Although this study has yielded relatively promising results, we believe there is still room for further improvement and optimization. In real production environments, the complexity of the data is far greater than in controlled laboratory settings, and may involve more noise, occlusions, and other non-ideal conditions. Therefore, future research should place greater emphasis on how to effectively deploy this model in actual production lines to address the unforeseen challenges that arise during manufacturing. Moreover, long-term operational validation is crucial. Only through a comprehensive evaluation of the model’s performance over extended periods and large-scale operations can we better ensure its stability and reliability, thereby achieving its intended effects in real-world production environments.

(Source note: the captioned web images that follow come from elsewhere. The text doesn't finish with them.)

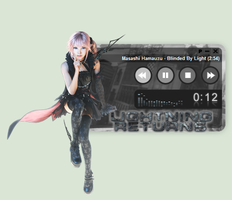 Lightning Returns: FFXIII Lumina WinAmp Skin by seraphimax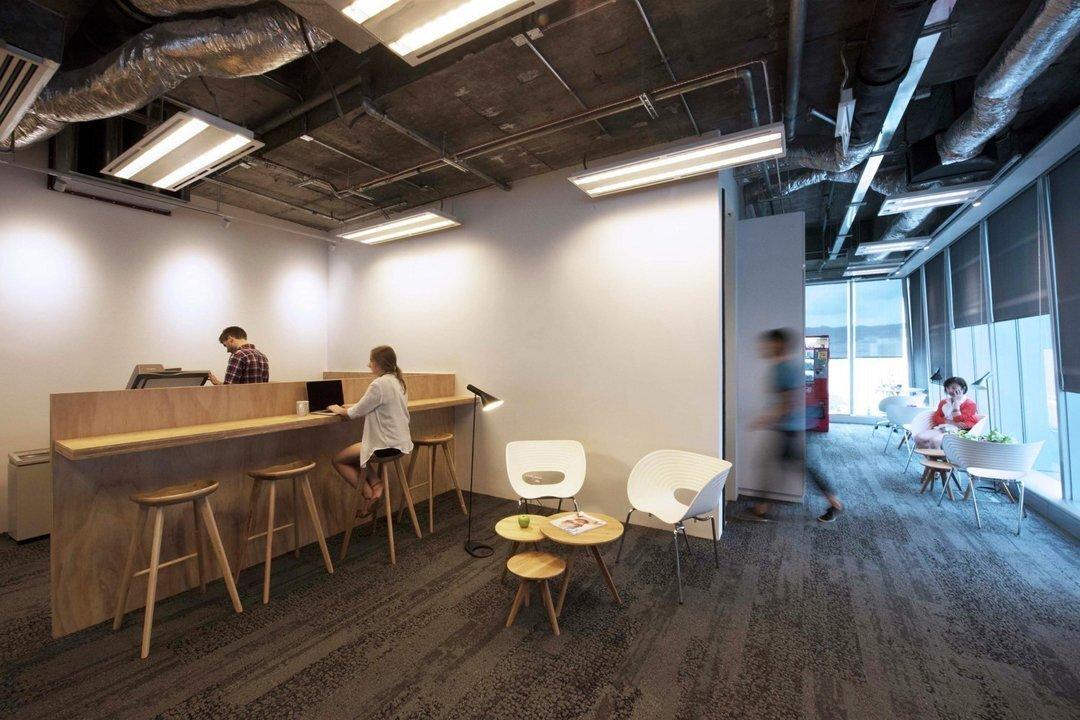 办公室装修竣工验收分哪几个阶段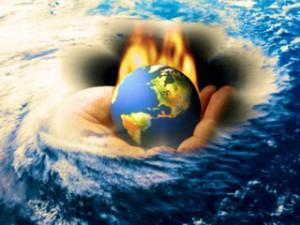 izmenenie klimata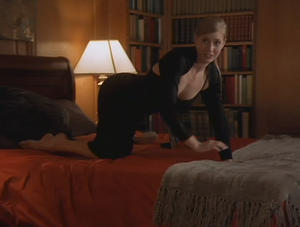 Amy Adams - Cruel Intentions 2 (2000)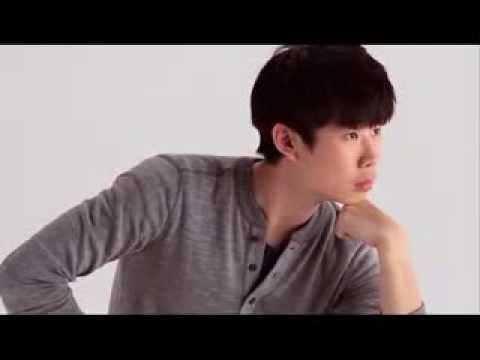 Kob Chacree - AirAsia Promotion (คุ้ม)
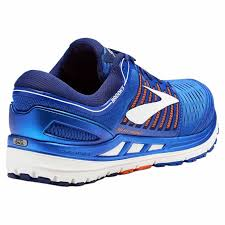 brooks-trascend5-sport62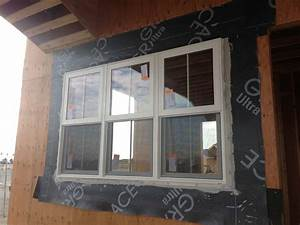 replacement windows With kitchen cabinets lowes with replacement registration sticker ca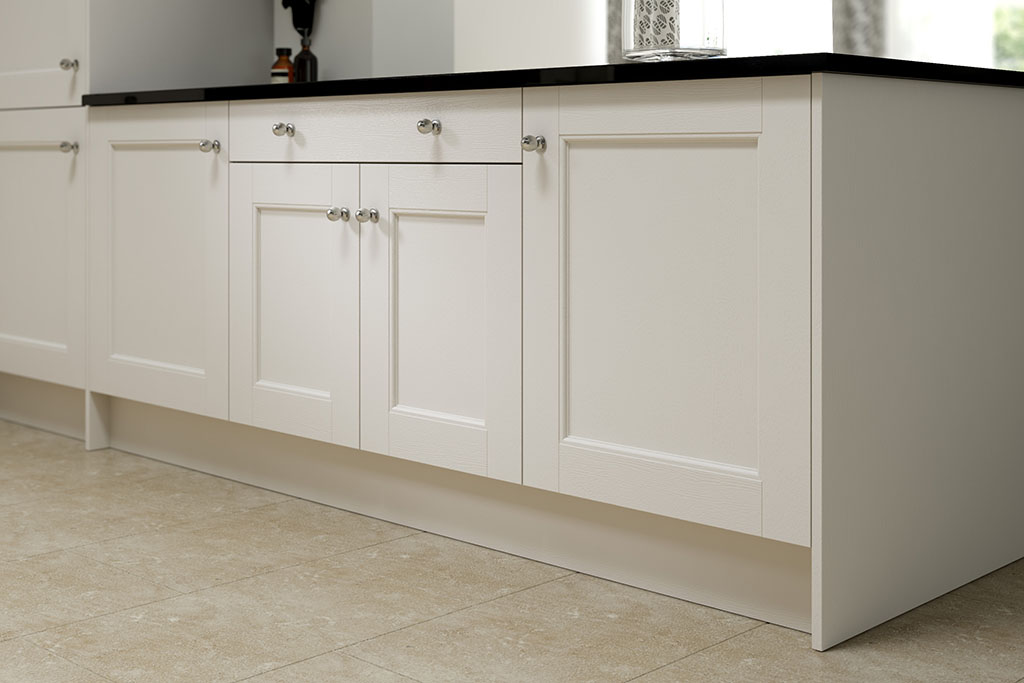 Shaker Beaded Painted Limestone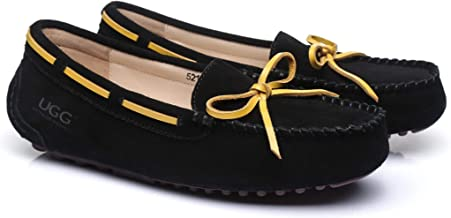 UGG AUSTRALIAN SHEPHERD Mino Women's Moccasin Shoes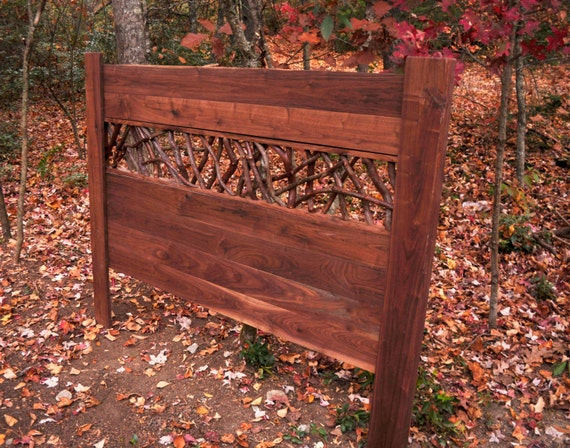 Rustic Bed Walnut Headboard Laurel Twig Log Cabin Cottage Bedroom Furniture by Jason Wade
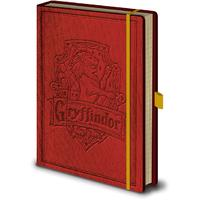 Harry Potter - Gryffindor Premium A5 Notebook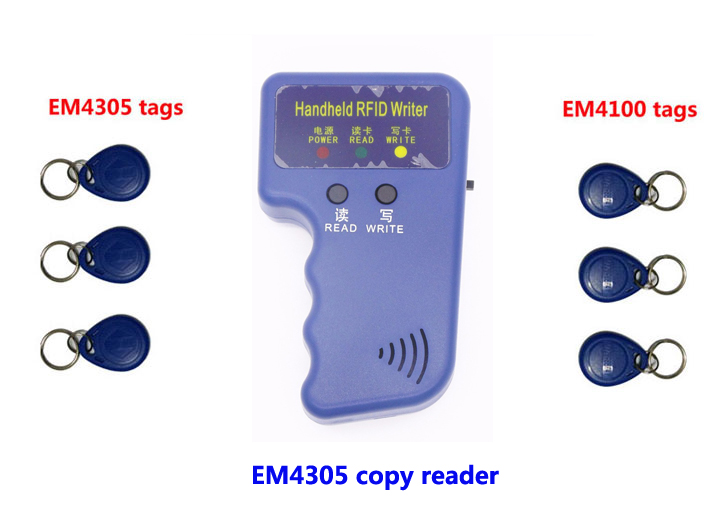 все цены на RFID Handheld Copier reader,125Khz duplicate device ID Card Copy write, 3pcs copied EM4305+ 3pcs EM4100, min:1pcs онлайн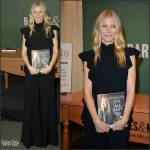 Gwyneth Paltrow in Co at  It's All Easy Cookbook New York Signing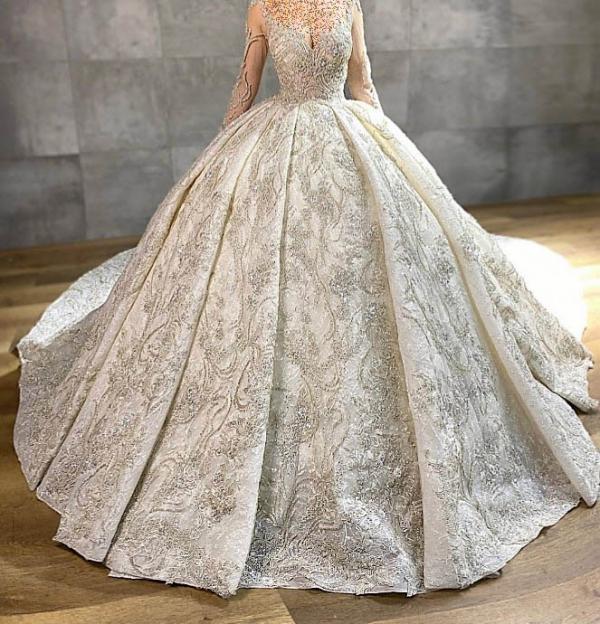 مدل لباس عروس ایرانی,عکس مدل لباس عروس,مدل لباس عروس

In addition, with the continuous advancement of object detection technologies, we plan to explore other lightweight object detection models in future work, alongside further optimization of the existing models. These lightweight models typically require fewer computational resources and offer higher operational efficiency, making them more suitable for resource-constrained industrial environments. Through comparative studies, we aim to evaluate the performance of these lightweight models versus the approach proposed in this study across different industrial scenarios, considering factors such as detection accuracy, computational efficiency, and hardware resource requirements. This will not only help enhance the applicability and practicality of copper nodular detection technologies but could also provide valuable insights for optimizing other deep learning applications in industrial settings.

7. Conclusions

To address the issues related to the manual identification of nodulation on the surface of copper cathode plates, characterized by low efficiency, high workload, and inaccuracy, this study presents a lightweight YOLOv5 model integrated with the BiFormer attention mechanism. The MobileNetV3 module significantly reduces the network parameters, achieving a lightweight design. The BiFormer attention mechanism introduced in the neck network significantly enhances the model’s feature extraction capability and target localization accuracy. Additionally, the F-EIOU loss function has replaced the CIOU loss function, significantly improving the bounding box regression performance through its unique focal mechanism and the integration of various geometric information. The experimental results indicate that, although the improved YOLOv5 model exhibits slightly lower precision than the original YOLOv5 model, the recall and mean average precision values have improved by 1% and 0.4%, respectively. In addition, compared to the original YOLOv5 model, the improved model’s weight file size has been reduced by 78.6%, the number of parameters has decreased by 78.1%, and the detection speed has improved by 34%, demonstrating outstanding detection performance. The overall performance of this model exceeds that of the original YOLOv5 model, achieving a balance between lightweight design and accuracy, thereby providing valuable references for model deployment. To verify the performance of the proposed model in actual industrial production, a cathode copper plate surface nodule defect detection system was developed using PyQt5. This system features real-time detection capabilities, flexibly meeting the needs of nodule defect detection in production environments and confirming the industrial application value of the proposed model.